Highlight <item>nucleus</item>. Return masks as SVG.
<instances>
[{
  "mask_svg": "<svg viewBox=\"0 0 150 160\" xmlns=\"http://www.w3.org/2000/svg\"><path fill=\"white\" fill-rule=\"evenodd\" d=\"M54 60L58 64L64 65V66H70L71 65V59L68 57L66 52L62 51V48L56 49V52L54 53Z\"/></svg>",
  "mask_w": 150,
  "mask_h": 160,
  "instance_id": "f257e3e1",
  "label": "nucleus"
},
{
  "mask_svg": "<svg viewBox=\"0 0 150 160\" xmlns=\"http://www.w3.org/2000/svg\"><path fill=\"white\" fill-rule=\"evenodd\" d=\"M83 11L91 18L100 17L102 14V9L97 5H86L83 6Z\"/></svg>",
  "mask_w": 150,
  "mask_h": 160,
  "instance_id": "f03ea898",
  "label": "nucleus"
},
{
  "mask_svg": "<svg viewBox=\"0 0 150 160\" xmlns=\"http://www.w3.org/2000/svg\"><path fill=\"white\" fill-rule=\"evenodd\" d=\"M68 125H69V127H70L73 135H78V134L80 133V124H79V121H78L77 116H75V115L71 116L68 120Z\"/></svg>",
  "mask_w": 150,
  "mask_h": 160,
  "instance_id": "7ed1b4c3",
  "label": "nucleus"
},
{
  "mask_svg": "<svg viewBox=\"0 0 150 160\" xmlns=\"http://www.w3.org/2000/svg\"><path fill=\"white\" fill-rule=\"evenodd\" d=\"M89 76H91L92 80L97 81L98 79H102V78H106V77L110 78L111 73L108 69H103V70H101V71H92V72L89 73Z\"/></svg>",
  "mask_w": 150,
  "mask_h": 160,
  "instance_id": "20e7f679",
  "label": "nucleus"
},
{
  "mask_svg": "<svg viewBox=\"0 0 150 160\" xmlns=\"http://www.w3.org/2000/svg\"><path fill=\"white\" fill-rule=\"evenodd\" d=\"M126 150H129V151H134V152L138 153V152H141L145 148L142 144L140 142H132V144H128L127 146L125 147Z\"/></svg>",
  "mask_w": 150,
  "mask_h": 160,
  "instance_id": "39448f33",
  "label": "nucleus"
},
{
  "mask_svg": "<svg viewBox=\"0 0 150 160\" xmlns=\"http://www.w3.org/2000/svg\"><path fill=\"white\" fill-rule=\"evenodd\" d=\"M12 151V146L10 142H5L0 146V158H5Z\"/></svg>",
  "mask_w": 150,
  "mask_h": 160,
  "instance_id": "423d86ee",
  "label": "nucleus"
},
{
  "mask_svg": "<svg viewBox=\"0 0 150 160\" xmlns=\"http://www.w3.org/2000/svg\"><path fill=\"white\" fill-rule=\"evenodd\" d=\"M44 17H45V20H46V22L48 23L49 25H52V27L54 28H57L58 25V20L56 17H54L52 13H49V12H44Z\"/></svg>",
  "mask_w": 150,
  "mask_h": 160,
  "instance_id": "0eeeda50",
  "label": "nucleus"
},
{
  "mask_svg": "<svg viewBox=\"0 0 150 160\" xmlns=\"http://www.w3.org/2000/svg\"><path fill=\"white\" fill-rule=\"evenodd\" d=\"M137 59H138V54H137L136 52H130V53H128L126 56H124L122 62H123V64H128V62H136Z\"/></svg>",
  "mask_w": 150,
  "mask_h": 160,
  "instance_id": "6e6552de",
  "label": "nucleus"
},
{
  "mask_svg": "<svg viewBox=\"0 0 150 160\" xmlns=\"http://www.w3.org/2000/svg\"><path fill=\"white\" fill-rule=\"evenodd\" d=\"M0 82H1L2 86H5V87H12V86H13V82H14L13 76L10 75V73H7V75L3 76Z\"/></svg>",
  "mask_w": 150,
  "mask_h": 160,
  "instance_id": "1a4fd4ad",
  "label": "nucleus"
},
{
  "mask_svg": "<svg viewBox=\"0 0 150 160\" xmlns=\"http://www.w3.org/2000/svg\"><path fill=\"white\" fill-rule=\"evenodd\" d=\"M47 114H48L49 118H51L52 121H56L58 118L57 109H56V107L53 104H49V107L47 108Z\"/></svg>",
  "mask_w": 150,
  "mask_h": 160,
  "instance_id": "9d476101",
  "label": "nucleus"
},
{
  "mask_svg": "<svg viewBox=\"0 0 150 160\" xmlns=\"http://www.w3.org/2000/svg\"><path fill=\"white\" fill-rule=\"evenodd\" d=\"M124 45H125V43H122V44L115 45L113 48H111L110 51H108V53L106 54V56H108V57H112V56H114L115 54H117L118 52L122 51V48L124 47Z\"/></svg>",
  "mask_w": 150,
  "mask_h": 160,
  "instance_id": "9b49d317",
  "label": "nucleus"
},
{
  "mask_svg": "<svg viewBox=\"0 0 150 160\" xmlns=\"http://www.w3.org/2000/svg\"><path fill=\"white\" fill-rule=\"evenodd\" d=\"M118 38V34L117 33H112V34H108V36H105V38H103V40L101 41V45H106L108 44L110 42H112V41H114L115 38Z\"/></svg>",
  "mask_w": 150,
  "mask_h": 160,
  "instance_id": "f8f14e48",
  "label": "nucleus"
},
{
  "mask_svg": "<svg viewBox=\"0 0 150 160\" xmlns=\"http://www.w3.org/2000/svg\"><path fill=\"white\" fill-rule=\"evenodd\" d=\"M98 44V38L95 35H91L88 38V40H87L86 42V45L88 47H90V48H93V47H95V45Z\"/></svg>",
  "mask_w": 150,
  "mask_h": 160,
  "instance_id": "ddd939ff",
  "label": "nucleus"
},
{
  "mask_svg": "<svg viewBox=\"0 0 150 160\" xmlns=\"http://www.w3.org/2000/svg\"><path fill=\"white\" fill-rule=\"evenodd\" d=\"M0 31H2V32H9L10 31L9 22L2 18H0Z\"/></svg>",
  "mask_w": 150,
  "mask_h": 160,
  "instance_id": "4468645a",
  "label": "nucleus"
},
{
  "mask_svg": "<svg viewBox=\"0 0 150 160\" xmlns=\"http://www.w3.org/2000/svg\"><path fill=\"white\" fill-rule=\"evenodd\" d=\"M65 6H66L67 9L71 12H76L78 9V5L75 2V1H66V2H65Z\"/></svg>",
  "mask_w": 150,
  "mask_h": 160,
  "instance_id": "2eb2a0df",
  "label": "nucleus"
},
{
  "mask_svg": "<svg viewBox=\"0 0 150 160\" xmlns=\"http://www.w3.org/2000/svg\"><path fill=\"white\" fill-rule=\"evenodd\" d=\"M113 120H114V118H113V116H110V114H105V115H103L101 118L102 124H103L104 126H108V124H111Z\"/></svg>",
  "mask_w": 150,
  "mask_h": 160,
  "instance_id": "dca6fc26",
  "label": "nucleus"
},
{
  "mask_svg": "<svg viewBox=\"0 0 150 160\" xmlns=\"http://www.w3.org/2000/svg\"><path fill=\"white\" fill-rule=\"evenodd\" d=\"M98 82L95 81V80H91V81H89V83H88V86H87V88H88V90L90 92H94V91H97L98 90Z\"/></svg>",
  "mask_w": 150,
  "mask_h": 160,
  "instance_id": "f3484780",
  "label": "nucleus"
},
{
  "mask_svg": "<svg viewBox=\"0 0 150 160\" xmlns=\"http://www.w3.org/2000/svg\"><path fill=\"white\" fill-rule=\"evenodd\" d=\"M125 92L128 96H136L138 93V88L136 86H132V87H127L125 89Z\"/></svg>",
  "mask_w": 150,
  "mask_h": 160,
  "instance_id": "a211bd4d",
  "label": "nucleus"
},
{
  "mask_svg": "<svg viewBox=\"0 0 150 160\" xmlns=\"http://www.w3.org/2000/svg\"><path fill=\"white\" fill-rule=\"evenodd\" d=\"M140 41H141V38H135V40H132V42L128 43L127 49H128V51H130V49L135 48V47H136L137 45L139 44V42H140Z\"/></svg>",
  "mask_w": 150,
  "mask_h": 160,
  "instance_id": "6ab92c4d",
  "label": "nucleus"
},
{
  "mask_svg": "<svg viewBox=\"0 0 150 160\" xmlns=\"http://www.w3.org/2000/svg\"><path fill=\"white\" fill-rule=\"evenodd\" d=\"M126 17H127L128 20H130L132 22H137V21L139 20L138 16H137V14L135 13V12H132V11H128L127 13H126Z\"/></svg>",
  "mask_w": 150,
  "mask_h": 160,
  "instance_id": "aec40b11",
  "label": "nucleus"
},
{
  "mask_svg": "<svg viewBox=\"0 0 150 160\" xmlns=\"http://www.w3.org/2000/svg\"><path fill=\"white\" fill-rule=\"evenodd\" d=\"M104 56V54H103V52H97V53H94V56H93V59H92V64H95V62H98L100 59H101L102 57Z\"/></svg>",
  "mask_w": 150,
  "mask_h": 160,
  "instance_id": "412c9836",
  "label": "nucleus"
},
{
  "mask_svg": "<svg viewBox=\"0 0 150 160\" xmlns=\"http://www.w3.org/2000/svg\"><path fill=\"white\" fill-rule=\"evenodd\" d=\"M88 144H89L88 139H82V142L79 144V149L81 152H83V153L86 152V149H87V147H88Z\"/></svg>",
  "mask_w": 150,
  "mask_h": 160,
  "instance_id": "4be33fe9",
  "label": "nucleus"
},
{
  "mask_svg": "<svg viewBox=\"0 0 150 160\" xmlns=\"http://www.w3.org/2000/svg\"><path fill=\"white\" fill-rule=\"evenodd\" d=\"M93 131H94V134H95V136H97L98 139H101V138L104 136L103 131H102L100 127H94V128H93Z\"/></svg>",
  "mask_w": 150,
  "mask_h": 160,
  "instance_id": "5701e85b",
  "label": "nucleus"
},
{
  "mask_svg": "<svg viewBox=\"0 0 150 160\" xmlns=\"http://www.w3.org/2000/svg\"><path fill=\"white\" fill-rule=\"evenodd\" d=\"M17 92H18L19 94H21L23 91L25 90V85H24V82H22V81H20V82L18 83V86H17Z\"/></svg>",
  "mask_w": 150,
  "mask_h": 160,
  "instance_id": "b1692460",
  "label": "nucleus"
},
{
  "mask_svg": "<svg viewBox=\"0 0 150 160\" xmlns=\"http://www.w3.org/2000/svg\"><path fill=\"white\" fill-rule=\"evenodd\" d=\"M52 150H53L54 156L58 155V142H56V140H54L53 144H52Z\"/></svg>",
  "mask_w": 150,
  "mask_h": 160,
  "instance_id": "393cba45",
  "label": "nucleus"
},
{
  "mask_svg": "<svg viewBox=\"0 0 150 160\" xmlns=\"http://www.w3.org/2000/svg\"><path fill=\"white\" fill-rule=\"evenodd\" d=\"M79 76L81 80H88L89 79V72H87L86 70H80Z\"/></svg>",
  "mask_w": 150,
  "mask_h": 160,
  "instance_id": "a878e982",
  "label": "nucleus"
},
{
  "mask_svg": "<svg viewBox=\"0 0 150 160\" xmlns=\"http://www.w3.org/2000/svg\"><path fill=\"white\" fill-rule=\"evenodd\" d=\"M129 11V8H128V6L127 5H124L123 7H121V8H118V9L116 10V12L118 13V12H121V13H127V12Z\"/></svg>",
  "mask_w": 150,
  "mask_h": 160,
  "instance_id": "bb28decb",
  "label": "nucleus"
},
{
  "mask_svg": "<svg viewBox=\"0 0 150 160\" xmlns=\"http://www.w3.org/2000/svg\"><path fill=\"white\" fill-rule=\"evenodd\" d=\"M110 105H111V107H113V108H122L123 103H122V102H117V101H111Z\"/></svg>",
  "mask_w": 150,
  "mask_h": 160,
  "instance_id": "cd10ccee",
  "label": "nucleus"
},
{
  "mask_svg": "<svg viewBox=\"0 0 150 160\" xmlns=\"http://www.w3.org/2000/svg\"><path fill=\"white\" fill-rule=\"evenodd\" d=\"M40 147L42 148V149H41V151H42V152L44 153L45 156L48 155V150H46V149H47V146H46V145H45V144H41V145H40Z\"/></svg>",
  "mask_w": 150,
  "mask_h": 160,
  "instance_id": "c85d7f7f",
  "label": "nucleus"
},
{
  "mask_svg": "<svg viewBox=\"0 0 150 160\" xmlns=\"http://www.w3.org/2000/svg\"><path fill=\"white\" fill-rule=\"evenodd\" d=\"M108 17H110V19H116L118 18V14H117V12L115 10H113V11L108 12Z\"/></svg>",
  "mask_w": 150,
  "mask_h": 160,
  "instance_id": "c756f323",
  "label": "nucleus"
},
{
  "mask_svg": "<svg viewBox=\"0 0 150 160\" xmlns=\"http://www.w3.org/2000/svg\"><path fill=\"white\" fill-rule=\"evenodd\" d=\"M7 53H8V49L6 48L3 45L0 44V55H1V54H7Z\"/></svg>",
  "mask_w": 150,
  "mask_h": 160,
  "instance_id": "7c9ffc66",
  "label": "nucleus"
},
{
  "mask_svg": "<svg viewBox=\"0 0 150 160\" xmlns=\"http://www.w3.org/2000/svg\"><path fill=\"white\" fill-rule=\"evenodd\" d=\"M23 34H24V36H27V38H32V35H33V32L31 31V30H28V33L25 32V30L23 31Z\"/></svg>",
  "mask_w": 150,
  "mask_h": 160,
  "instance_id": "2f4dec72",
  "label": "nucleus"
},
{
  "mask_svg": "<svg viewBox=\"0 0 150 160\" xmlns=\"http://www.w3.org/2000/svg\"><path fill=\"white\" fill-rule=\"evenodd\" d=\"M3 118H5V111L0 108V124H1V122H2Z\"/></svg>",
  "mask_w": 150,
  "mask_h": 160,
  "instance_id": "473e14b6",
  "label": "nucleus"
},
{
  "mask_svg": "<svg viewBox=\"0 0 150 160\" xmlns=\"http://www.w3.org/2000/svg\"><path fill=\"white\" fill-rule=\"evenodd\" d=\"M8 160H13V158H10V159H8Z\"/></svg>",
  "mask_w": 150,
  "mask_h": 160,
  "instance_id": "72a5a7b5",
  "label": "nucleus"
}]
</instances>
··········
OBJECTIF | Extrayez toutes les lignes depuis la première jusqu'à celle qui contient « 125H69V127H70L73 135H78V134L80 133V124H79V121H78L77 », celle-ci comprise, et recopiez-les sans aucune modification.

RÉPONSE FINALE |
Highlight <item>nucleus</item>. Return masks as SVG.
<instances>
[{
  "mask_svg": "<svg viewBox=\"0 0 150 160\" xmlns=\"http://www.w3.org/2000/svg\"><path fill=\"white\" fill-rule=\"evenodd\" d=\"M54 60L58 64L64 65V66H70L71 65V59L68 57L66 52L62 51V48L56 49V52L54 53Z\"/></svg>",
  "mask_w": 150,
  "mask_h": 160,
  "instance_id": "f257e3e1",
  "label": "nucleus"
},
{
  "mask_svg": "<svg viewBox=\"0 0 150 160\" xmlns=\"http://www.w3.org/2000/svg\"><path fill=\"white\" fill-rule=\"evenodd\" d=\"M83 11L91 18L100 17L102 14V9L97 5H86L83 6Z\"/></svg>",
  "mask_w": 150,
  "mask_h": 160,
  "instance_id": "f03ea898",
  "label": "nucleus"
},
{
  "mask_svg": "<svg viewBox=\"0 0 150 160\" xmlns=\"http://www.w3.org/2000/svg\"><path fill=\"white\" fill-rule=\"evenodd\" d=\"M68 125H69V127H70L73 135H78V134L80 133V124H79V121H78L77 116H75V115L71 116L68 120Z\"/></svg>",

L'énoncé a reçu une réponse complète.